+++ 本文

投資家の間で将来の円高進行への不安が後退しつつある。日銀が17年ぶりの利上げに踏み切りながら緩和的環境の継続を表明したことが背景で、円の見通しの変化は為替ヘッジコストの低下にも表れている。
日本の投資家が円高による海外投資の目減りを防ぐために利用する3カ月物円ベーシス・スワップはその一例だ。上昇するほど円高リスクに対するヘッジ需要の減退を示唆するこの商品は先週、2022年1月以来の高水準で取引を終えた。
より高いリターンを海外に求める日本の投資家にとって、厳しい状況がここ数年続いている。21年末以降、円が対ドルで20%以上下落し、海外資産の購入が割高になった。海外の中央銀行がインフレ抑制のために政策引き締めを急ぐ一方、日本銀行が今月までマイナス金利を維持したことで、為替のヘッジコストも高騰した。ヘッジ需要減退の兆しは、国内投資家が円が急反発することへの懸念を弱めていることを示唆している。

++++++
+++ 提供情報

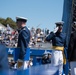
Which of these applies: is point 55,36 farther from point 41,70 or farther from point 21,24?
point 41,70

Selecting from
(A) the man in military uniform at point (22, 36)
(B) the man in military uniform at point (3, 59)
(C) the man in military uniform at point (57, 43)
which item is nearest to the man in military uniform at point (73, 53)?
(A) the man in military uniform at point (22, 36)

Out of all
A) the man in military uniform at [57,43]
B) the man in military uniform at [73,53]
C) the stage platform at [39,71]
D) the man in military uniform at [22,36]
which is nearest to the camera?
the stage platform at [39,71]

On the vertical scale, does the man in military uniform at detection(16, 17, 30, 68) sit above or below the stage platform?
above

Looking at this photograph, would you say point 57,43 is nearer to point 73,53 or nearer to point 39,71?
Answer: point 73,53

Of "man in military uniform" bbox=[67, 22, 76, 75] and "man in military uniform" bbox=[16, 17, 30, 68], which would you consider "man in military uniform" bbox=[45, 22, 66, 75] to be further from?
"man in military uniform" bbox=[67, 22, 76, 75]

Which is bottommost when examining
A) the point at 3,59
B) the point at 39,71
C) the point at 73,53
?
the point at 39,71

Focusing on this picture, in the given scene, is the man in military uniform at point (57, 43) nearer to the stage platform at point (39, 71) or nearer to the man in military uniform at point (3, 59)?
the stage platform at point (39, 71)

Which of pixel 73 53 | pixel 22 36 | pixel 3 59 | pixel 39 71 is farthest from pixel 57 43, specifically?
pixel 3 59

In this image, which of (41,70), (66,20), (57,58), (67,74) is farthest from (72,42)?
(66,20)

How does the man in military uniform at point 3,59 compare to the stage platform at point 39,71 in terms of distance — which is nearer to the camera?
the man in military uniform at point 3,59

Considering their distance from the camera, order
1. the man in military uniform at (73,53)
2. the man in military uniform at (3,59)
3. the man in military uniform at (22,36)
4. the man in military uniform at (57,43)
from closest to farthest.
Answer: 1. the man in military uniform at (3,59)
2. the man in military uniform at (73,53)
3. the man in military uniform at (22,36)
4. the man in military uniform at (57,43)

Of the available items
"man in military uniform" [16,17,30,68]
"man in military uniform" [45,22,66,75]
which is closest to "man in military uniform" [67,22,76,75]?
"man in military uniform" [16,17,30,68]

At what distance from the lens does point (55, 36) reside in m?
8.48

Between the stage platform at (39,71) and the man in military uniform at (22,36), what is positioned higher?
the man in military uniform at (22,36)
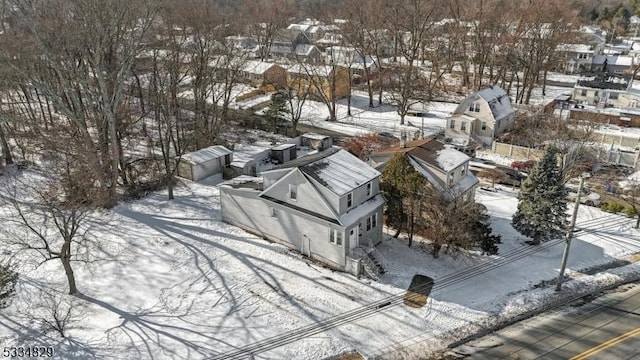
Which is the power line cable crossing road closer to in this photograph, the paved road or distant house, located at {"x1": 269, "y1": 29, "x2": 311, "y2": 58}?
the paved road

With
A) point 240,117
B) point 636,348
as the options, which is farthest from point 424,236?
point 240,117

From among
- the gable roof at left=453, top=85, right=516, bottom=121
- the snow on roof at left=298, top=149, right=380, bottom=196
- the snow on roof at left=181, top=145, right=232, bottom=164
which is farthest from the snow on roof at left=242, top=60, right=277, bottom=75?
the snow on roof at left=298, top=149, right=380, bottom=196

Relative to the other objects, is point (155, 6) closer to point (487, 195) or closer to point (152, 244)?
point (152, 244)

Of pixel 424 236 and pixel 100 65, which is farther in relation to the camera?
pixel 100 65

++++++

# 指示
上の本文から次の三つに答えてください。
(a) 日銀は何年ぶりに利上げをしたか
(b) 3カ月物円ベーシス・スワップは先週、いつ以来の高い水準で取引を終えたか
(c) 21年末から、円はドルに対してどれだけ下がったか

# 回答
(a) 17年ぶり
(b) 2022年1月以来
(c) 20%以上